Data extract Start Marker

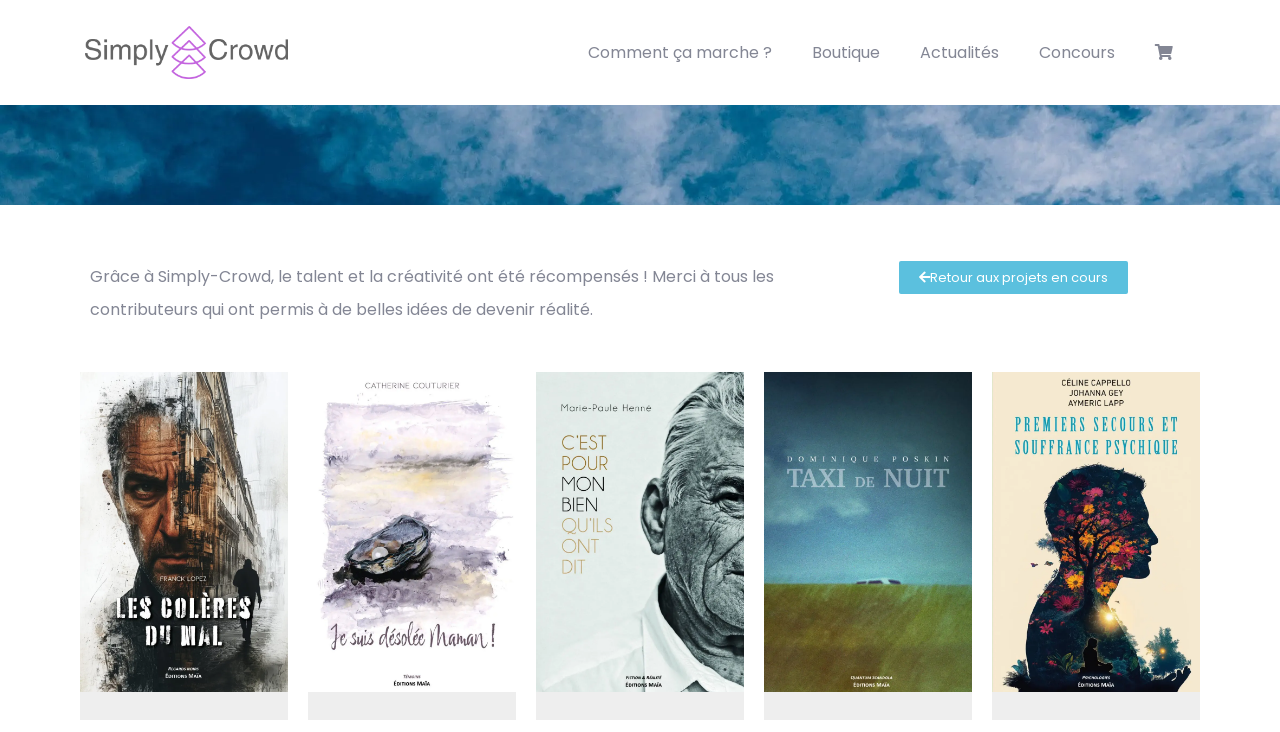

--- FILE ---
content_type: text/css
request_url: https://www.simply-crowd.com/wp-content/uploads/elementor/css/post-973.css?ver=1769246861
body_size: 704
content:
.elementor-973 .elementor-element.elementor-element-4458db4 .elementor-button-content-wrapper{flex-direction:row;}.elementor-973 .elementor-element.elementor-element-255beac .ue-woo-grid{grid-template-columns:repeat(5, 1fr);gap:20px;}.elementor-973 .elementor-element.elementor-element-255beac .ue_grid_prices > div{display:block;}.elementor-973 .elementor-element.elementor-element-255beac .padding{padding:20px 20px 20px 20px;}.elementor-973 .elementor-element.elementor-element-255beac .uc_post_grid_style_one_item{border-radius:0px;}.elementor-973 .elementor-element.elementor-element-255beac .uc_post_grid_style_one_item .uc_content{background-color:#eeeeee;}.elementor-973 .elementor-element.elementor-element-255beac .uc_post_image img{height:320px;object-fit:Cover;}.elementor-973 .elementor-element.elementor-element-255beac .uc_post_image{background-color:#ffffff;}.elementor-973 .elementor-element.elementor-element-255beac .ue_category_label{color:#000000;margin-top:0px;}.elementor-973 .elementor-element.elementor-element-255beac .uc_title a{color:#000000;}.elementor-973 .elementor-element.elementor-element-255beac .uc_title{margin-top:0px;}.elementor-973 .elementor-element.elementor-element-255beac .ue-description{color:#000000;margin-top:10px;}.elementor-973 .elementor-element.elementor-element-255beac .uc_price{color:#000000;}.elementor-973 .elementor-element.elementor-element-255beac .uc_regular_price{color:#7f7f7f;}.elementor-973 .elementor-element.elementor-element-255beac .uc_post_grid_style_one_button > a,.elementor-973 .elementor-element.elementor-element-255beac .uc-button-addcart,.elementor-973 .elementor-element.elementor-element-255beac .added_to_cart{padding:10px 20px 10px 20px;margin-top:10px;border-radius:20px;}.elementor-973 .elementor-element.elementor-element-255beac .ue-inner-btn-wrapper{gap:10px;}.elementor-973 .elementor-element.elementor-element-255beac .uc-button-addcart,.elementor-973 .elementor-element.elementor-element-255beac .added_to_cart,.elementor-973 .elementor-element.elementor-element-255beac .ue-variable-btn{background-color:#000000;color:#ffffff;}.elementor-973 .elementor-element.elementor-element-255beac .uc_more_btn{background-color:#000000;}.elementor-973 .elementor-element.elementor-element-255beac .uc_post_grid_style_one_button > a.uc_more_btn{color:#ffffff;}.elementor-973 .elementor-element.elementor-element-255beac .ue_woocommerce_product_label{color:#ffffff;padding:10px 10px 10px 10px;border-radius:0px;}.elementor-973 .elementor-element.elementor-element-255beac .ue_woocommerce_product_carousel_sale_label{background-color:#5b5b5b;}.elementor-973 .elementor-element.elementor-element-255beac .ue_woocommerce_product_grid_out_of_stock_label{background-color:#5b5b5b;}.elementor-973 .elementor-element.elementor-element-255beac .product-rating{margin-top:5px;color:#ffb900;font-size:15px;}.elementor-973 .elementor-element.elementor-element-255beac .uc-grid-count-buttons{margin:10px 0px 10px 0px;gap:10px;justify-content:space-between;}.elementor-973 .elementor-element.elementor-element-255beac .uc-grid-count-buttons button{height:50px;width:50px;background-color:#919191;color:#ffffff;border-style:solid;border-width:1px 1px 1px 1px;border-color:#767676;}.elementor-973 .elementor-element.elementor-element-255beac .uc-grid-count-buttons input{height:50px;}.elementor-973 .elementor-element.elementor-element-255beac .uc-grid-count-buttons button,.elementor-973 .elementor-element.elementor-element-255beac .uc-grid-count-buttons input{border-radius:100px 100px 100px 100px;}.elementor-973 .elementor-element.elementor-element-255beac input.uc-grid-count-buttons__number{background-color:#ffffff;border-style:solid;border-width:1px 1px 1px 1px;border-color:#aaaaaa;}.elementor-973 .elementor-element.elementor-element-255beac .uc-grid-count-buttons button svg{fill:#ffffff;}.elementor-973 .elementor-element.elementor-element-255beac .uc-grid-count-buttons button:hover{color:#ffffff;}.elementor-973 .elementor-element.elementor-element-255beac .uc-grid-count-buttons button:hover svg{fill:#ffffff;}.elementor-973 .elementor-element.elementor-element-255beac .ue-no-posts-found{color:#000000;background-color:#e8e8e8;padding:20px 20px 20px 20px;border-style:solid;border-width:1px 1px 1px 1px;border-color:#c4c4c4;}.elementor-973 .elementor-element.elementor-element-a61fd96 .archive_pagination{border-radius:0px;}.elementor-973 .elementor-element.elementor-element-a61fd96 .page-numbers{min-width:30px;height:30px;border-radius:20px;}@media(max-width:1024px){.elementor-973 .elementor-element.elementor-element-255beac .ue-woo-grid{grid-template-columns:repeat(3, 1fr);}}@media(max-width:767px){.elementor-973 .elementor-element.elementor-element-255beac .ue-woo-grid{grid-template-columns:repeat(2, 1fr);}}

Data extract End Marker

» **What the task requires**: Would you repeat the entries exactly, keeping the images out?

» **Response to the exercise**:
--- FILE ---
content_type: text/css
request_url: https://www.simply-crowd.com/wp-content/uploads/elementor/css/post-973.css?ver=1769246861
body_size: 704
content:
.elementor-973 .elementor-element.elementor-element-4458db4 .elementor-button-content-wrapper{flex-direction:row;}.elementor-973 .elementor-element.elementor-element-255beac .ue-woo-grid{grid-template-columns:repeat(5, 1fr);gap:20px;}.elementor-973 .elementor-element.elementor-element-255beac .ue_grid_prices > div{display:block;}.elementor-973 .elementor-element.elementor-element-255beac .padding{padding:20px 20px 20px 20px;}.elementor-973 .elementor-element.elementor-element-255beac .uc_post_grid_style_one_item{border-radius:0px;}.elementor-973 .elementor-element.elementor-element-255beac .uc_post_grid_style_one_item .uc_content{background-color:#eeeeee;}.elementor-973 .elementor-element.elementor-element-255beac .uc_post_image img{height:320px;object-fit:Cover;}.elementor-973 .elementor-element.elementor-element-255beac .uc_post_image{background-color:#ffffff;}.elementor-973 .elementor-element.elementor-element-255beac .ue_category_label{color:#000000;margin-top:0px;}.elementor-973 .elementor-element.elementor-element-255beac .uc_title a{color:#000000;}.elementor-973 .elementor-element.elementor-element-255beac .uc_title{margin-top:0px;}.elementor-973 .elementor-element.elementor-element-255beac .ue-description{color:#000000;margin-top:10px;}.elementor-973 .elementor-element.elementor-element-255beac .uc_price{color:#000000;}.elementor-973 .elementor-element.elementor-element-255beac .uc_regular_price{color:#7f7f7f;}.elementor-973 .elementor-element.elementor-element-255beac .uc_post_grid_style_one_button > a,.elementor-973 .elementor-element.elementor-element-255beac .uc-button-addcart,.elementor-973 .elementor-element.elementor-element-255beac .added_to_cart{padding:10px 20px 10px 20px;margin-top:10px;border-radius:20px;}.elementor-973 .elementor-element.elementor-element-255beac .ue-inner-btn-wrapper{gap:10px;}.elementor-973 .elementor-element.elementor-element-255beac .uc-button-addcart,.elementor-973 .elementor-element.elementor-element-255beac .added_to_cart,.elementor-973 .elementor-element.elementor-element-255beac .ue-variable-btn{background-color:#000000;color:#ffffff;}.elementor-973 .elementor-element.elementor-element-255beac .uc_more_btn{background-color:#000000;}.elementor-973 .elementor-element.elementor-element-255beac .uc_post_grid_style_one_button > a.uc_more_btn{color:#ffffff;}.elementor-973 .elementor-element.elementor-element-255beac .ue_woocommerce_product_label{color:#ffffff;padding:10px 10px 10px 10px;border-radius:0px;}.elementor-973 .elementor-element.elementor-element-255beac .ue_woocommerce_product_carousel_sale_label{background-color:#5b5b5b;}.elementor-973 .elementor-element.elementor-element-255beac .ue_woocommerce_product_grid_out_of_stock_label{background-color:#5b5b5b;}.elementor-973 .elementor-element.elementor-element-255beac .product-rating{margin-top:5px;color:#ffb900;font-size:15px;}.elementor-973 .elementor-element.elementor-element-255beac .uc-grid-count-buttons{margin:10px 0px 10px 0px;gap:10px;justify-content:space-between;}.elementor-973 .elementor-element.elementor-element-255beac .uc-grid-count-buttons button{height:50px;width:50px;background-color:#919191;color:#ffffff;border-style:solid;border-width:1px 1px 1px 1px;border-color:#767676;}.elementor-973 .elementor-element.elementor-element-255beac .uc-grid-count-buttons input{height:50px;}.elementor-973 .elementor-element.elementor-element-255beac .uc-grid-count-buttons button,.elementor-973 .elementor-element.elementor-element-255beac .uc-grid-count-buttons input{border-radius:100px 100px 100px 100px;}.elementor-973 .elementor-element.elementor-element-255beac input.uc-grid-count-buttons__number{background-color:#ffffff;border-style:solid;border-width:1px 1px 1px 1px;border-color:#aaaaaa;}.elementor-973 .elementor-element.elementor-element-255beac .uc-grid-count-buttons button svg{fill:#ffffff;}.elementor-973 .elementor-element.elementor-element-255beac .uc-grid-count-buttons button:hover{color:#ffffff;}.elementor-973 .elementor-element.elementor-element-255beac .uc-grid-count-buttons button:hover svg{fill:#ffffff;}.elementor-973 .elementor-element.elementor-element-255beac .ue-no-posts-found{color:#000000;background-color:#e8e8e8;padding:20px 20px 20px 20px;border-style:solid;border-width:1px 1px 1px 1px;border-color:#c4c4c4;}.elementor-973 .elementor-element.elementor-element-a61fd96 .archive_pagination{border-radius:0px;}.elementor-973 .elementor-element.elementor-element-a61fd96 .page-numbers{min-width:30px;height:30px;border-radius:20px;}@media(max-width:1024px){.elementor-973 .elementor-element.elementor-element-255beac .ue-woo-grid{grid-template-columns:repeat(3, 1fr);}}@media(max-width:767px){.elementor-973 .elementor-element.elementor-element-255beac .ue-woo-grid{grid-template-columns:repeat(2, 1fr);}}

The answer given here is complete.